SOURCE PASSAGE
※

- Chamrao Parbat I Location within Uttarakhand

Highest point
- Elevation: 6,910 m (22,670 ft)
- Prominence: 618 m (2,028 ft)
- Coordinates: 30°59′24″N 79°31′45″E﻿ / ﻿30.99000°N 79.52917°E

Geography
- Location: Uttarakhand, India
- Parent range: Garhwal Himalaya

= Chamrao Parbat I =

Mountain in Uttarakhand, India

Chamrao Parbat I (Hindi:चमराओ पर्वत I) is a mountain of the Garhwal Himalaya in Uttarakhand India. Chamrao Parbat I standing majestically at 6910 m. It is 22nd highest located entirely within the Uttrakhand. Nanda Devi, is the highest mountain in this category. Chamrao Parbat I lies between the Mukut Parbat and Saraswati Parbat I. It lies on the India China border. It is located 9.9 km NW of Kamet 7756 m and 5.3 km NNW lies Saraswati Parbat I 6940 m.

※

STATED EXERCISE
Return the part of the Chamrao Parbat I article that begins at the words "Chamrao Parbat I (Hindi:चमराओ" and stops after "Parbat I 6940 m.", copied word for word.

※

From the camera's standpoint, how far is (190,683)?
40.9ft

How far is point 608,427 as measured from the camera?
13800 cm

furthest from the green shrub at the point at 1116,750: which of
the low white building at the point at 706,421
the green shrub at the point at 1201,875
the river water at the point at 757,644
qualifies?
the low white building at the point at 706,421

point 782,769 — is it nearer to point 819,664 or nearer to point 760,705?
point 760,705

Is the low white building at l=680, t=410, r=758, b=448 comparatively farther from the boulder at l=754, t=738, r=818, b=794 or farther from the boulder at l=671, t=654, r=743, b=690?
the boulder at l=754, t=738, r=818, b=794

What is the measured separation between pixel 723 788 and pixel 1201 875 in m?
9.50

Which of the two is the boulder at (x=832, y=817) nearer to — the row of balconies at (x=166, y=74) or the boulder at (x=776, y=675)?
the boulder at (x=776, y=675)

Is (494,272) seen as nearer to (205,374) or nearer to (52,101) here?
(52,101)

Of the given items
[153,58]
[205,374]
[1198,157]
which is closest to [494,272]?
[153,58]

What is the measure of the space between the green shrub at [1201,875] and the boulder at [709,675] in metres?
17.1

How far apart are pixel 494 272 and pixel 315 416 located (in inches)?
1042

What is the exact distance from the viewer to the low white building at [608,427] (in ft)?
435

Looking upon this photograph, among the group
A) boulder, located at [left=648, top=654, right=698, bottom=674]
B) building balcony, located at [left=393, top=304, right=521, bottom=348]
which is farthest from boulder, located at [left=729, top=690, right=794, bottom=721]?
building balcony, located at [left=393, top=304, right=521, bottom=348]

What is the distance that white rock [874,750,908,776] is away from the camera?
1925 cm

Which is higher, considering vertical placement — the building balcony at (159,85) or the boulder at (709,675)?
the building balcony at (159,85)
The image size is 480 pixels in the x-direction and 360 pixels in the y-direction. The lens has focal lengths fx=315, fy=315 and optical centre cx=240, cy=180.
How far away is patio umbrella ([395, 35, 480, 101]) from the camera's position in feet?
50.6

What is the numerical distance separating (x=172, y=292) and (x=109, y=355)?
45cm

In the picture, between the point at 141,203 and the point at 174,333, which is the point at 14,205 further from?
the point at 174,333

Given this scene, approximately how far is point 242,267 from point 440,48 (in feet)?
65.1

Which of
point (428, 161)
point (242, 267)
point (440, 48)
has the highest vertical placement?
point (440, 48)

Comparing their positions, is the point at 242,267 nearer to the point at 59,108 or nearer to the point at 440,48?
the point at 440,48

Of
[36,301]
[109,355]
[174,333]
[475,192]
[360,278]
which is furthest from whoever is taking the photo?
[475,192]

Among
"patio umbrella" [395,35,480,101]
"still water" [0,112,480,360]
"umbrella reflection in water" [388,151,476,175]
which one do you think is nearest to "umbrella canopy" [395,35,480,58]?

※

ANSWER TO THE EXERCISE
Chamrao Parbat I (Hindi:चमराओ पर्वत I) is a mountain of the Garhwal Himalaya in Uttarakhand India. Chamrao Parbat I standing majestically at 6910 m. It is 22nd highest located entirely within the Uttrakhand. Nanda Devi, is the highest mountain in this category. Chamrao Parbat I lies between the Mukut Parbat and Saraswati Parbat I. It lies on the India China border. It is located 9.9 km NW of Kamet 7756 m and 5.3 km NNW lies Saraswati Parbat I 6940 m.